Rückblick: Im Februar vergangenen Jahres eröffnete die Gemeinde auf ihrer Homepage (www.gemeindeganderkesee.de) ihren neuen Online-Shop. Zuvor hatte die Auszubildende der Gemeinde Kim-Carolin Krusche ein entsprechendes Konzept entwickelt, wie die Andenken aus Ganderkesee auch per Internet vermarktet werden können (die NWZ berichtete).
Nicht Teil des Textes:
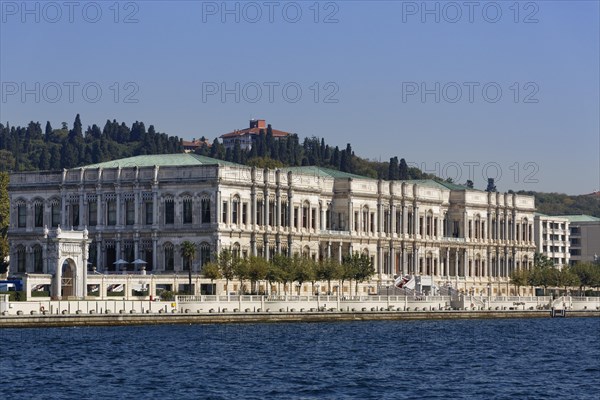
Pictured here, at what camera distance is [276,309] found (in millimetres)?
126625

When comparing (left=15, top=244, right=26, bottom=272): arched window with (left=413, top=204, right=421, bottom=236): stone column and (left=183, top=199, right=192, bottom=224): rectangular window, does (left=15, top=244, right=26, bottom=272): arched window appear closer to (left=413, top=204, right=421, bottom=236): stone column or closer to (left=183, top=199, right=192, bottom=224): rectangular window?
(left=183, top=199, right=192, bottom=224): rectangular window

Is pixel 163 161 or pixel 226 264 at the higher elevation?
pixel 163 161

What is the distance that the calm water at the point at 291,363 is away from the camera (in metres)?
71.3

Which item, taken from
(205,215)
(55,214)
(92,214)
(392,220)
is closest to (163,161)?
(92,214)

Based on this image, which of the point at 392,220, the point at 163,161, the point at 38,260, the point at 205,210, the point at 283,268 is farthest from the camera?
the point at 392,220

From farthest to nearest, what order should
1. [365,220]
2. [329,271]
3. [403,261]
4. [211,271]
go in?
1. [403,261]
2. [365,220]
3. [329,271]
4. [211,271]

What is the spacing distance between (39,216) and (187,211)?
14.8 m

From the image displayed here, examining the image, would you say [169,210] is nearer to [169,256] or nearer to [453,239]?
[169,256]

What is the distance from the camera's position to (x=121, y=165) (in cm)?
15125

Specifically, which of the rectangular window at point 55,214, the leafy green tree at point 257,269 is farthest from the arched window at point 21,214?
the leafy green tree at point 257,269

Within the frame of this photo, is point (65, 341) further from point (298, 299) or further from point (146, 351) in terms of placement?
point (298, 299)

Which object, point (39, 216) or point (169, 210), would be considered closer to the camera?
point (169, 210)

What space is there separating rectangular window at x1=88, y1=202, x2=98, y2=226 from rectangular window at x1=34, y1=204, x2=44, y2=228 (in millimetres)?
4710

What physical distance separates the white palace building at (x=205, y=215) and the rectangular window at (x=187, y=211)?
0.09 metres
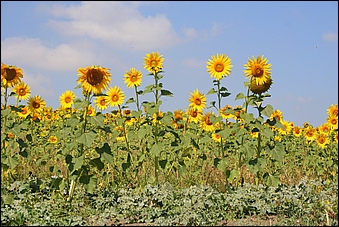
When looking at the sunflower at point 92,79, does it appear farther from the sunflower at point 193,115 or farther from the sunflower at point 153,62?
the sunflower at point 193,115

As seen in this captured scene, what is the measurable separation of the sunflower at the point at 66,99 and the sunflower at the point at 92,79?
1.66 m

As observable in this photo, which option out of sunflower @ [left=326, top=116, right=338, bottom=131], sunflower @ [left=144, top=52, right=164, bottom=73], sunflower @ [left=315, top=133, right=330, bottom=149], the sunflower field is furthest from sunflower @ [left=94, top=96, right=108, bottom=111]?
sunflower @ [left=315, top=133, right=330, bottom=149]

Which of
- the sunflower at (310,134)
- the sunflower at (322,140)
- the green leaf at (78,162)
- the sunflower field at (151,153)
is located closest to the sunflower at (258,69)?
the sunflower field at (151,153)

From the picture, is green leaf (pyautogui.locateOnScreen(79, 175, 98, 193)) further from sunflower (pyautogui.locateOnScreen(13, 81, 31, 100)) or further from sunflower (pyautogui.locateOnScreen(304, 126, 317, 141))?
sunflower (pyautogui.locateOnScreen(304, 126, 317, 141))

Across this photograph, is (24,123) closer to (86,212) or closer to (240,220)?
(86,212)

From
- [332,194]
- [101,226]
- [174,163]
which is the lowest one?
[101,226]

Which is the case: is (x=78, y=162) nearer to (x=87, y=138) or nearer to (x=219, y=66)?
(x=87, y=138)

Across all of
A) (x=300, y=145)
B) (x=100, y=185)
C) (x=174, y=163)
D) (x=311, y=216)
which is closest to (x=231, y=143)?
(x=174, y=163)

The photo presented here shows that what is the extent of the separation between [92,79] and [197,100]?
6.20ft

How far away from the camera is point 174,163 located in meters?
6.11

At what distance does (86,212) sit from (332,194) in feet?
8.67

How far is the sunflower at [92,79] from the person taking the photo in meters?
5.35

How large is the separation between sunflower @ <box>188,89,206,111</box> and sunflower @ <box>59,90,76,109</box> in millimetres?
1748

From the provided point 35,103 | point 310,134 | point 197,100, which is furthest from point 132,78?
point 310,134
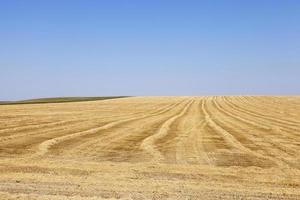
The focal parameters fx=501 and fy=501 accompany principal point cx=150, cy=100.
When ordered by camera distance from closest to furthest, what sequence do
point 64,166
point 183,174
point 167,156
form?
point 183,174 → point 64,166 → point 167,156

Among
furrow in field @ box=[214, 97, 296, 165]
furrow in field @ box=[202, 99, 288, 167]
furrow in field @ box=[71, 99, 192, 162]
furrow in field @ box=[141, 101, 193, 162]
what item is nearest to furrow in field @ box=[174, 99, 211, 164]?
furrow in field @ box=[141, 101, 193, 162]

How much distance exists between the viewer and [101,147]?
15.7 meters

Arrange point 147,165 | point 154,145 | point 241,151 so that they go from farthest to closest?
point 154,145, point 241,151, point 147,165

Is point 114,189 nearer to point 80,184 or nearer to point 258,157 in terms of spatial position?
point 80,184

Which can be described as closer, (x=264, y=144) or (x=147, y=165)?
(x=147, y=165)

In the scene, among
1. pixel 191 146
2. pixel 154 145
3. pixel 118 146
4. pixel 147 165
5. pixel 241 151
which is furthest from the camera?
pixel 154 145

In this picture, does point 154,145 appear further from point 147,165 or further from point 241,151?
point 147,165

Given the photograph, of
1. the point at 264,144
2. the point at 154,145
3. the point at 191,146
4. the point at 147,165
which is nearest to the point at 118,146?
the point at 154,145

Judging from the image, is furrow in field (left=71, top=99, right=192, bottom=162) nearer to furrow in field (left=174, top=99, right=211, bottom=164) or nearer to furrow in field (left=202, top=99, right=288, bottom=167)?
furrow in field (left=174, top=99, right=211, bottom=164)

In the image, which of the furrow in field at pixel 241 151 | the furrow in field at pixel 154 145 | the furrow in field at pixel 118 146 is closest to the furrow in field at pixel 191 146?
the furrow in field at pixel 154 145

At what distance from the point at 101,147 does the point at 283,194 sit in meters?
7.49

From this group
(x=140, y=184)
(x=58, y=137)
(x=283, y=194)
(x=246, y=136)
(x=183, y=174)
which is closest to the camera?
(x=283, y=194)

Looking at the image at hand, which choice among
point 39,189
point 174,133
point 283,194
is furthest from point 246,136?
point 39,189

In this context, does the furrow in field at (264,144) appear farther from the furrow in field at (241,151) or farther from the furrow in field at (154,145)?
the furrow in field at (154,145)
„Die direkten Bestellungen über unsere Homepage sind recht überschaubar“, sagt Gruhn. Insgesamt sechs Bestellungen habe es seit der Freischaltung des Online-Shops gegeben. Ein Trend, welche Produkte dabei besonderes beliebt sind, ließe sich aufgrund der geringen Bestellzahlen nicht feststellen.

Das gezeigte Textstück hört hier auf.